You should avoid building up large bills on account wherever possible as this will only delay the inevitable and have a worse impact on your cash flow further down the road. Plan and budget in advance for all large purchases and create a petty cash pot for sundries. Replenish the pot with a set amount each month and make a rule that if the pot is empty, staff must wait until the following month rather than dipping into other funds.

Limit risk
For many small businesses, the failure of a major client who declares bankruptcy with invoices outstanding could spell the end, so it is worth taking time to research a client's ability to pay before agreeing to fulfil an order. There are number of agencies that can provide information on business credit scores, while some business bank accounts include this service for free.

If you are particularly concerned about exposure to bad debt, it may be worth considering speaking to your insurance broker about credit insurance. This insures business against the losses incurred by bad debt and usually covers credit control and legal costs as part of your premium. However, insurers will not underwrite clients with poor credit histories, so if you are considering credit insurance, you should first weigh up the
The key to keeping cash flow healthy is careful budgeting
potential savings against the expense of putting a policy in place.

Get paid faster
Many businesses keep things simple by invoicing all of their clients at the end of the month, but if cash flow is poor, billing more regularly, or even immediately after an order is fulfilled, can be an effective way to free up funds.

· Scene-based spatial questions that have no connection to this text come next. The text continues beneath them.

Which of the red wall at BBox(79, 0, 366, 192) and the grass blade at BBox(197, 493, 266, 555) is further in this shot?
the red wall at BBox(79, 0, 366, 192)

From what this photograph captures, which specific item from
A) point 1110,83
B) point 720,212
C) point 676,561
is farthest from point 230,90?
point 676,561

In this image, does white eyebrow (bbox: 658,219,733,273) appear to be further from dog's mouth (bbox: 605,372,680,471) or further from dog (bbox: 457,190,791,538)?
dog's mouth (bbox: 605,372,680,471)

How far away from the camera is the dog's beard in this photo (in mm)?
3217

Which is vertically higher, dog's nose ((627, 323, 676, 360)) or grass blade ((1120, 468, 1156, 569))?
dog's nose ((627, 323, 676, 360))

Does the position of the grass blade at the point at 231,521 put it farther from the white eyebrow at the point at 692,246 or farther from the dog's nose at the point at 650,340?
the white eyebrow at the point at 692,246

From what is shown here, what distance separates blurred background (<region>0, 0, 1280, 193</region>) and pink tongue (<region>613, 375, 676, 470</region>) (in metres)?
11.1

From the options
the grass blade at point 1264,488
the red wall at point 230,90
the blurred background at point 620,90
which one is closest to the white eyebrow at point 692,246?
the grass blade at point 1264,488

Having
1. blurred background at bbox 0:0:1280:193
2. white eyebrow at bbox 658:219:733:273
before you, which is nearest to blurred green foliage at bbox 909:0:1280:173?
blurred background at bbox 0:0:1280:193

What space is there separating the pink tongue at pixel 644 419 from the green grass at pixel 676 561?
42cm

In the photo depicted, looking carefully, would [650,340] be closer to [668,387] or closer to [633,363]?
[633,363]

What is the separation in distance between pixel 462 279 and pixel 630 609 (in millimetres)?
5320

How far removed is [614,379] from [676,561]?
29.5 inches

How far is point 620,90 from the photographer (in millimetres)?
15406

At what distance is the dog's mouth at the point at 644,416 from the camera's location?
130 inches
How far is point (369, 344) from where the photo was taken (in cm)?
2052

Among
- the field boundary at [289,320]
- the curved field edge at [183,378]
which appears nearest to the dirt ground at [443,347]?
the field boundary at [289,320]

If you are providing an annual service, you could also consider offering a payment plan which spreads the cost across throughout the year and helps both your business and your clients budget more effectively. This approach also reduces the potential loss should the client go bust later in the year.

Encourage prompt payment
If you are struggling to bridge the gap between billing and receiving funds, you could consider offering a discount for early settlement. This can be an effective way to improve cash flow, but the benefits of accessing the funds early should be weighed against the percentage you will lose as a result of the discount.

If late payments are becoming an issue, set up flags on your calendar or within your bookkeeping software to remind you to chase payments immediately when they become overdue. Many companies are simply deciding to hold back on making a payment until they are chased by suppliers, so a prompt phone call can make a world of difference.

Release funds via a third party
For businesses who have reached the point where they simply do not have the cash to continue trading, releasing funds via a third party can be a life preserver, but can prove very expensive.

Invoice factoring involves selling an invoice to a third party for a percentage of the true value (often 80%). This typically allows businesses to access funds within 48 hours, well before the invoice becomes outstanding. Similarly, purchase order financing allows you to secure funding from a third party against a purchase order. Again, however, there is a fee involved, so this option should generally only be considered if you are in a position where you would otherwise be unable to fulfil the order.

Ultimately, keeping cash flow healthy is always going to be a challenge for the majority of small enterprises in a recession, but the businesses that survive the economic downturn will be those that keep a close handle on budgeting and take every step possible to limit exposure to bad debt and encourage prompt payment for services and goods outstanding.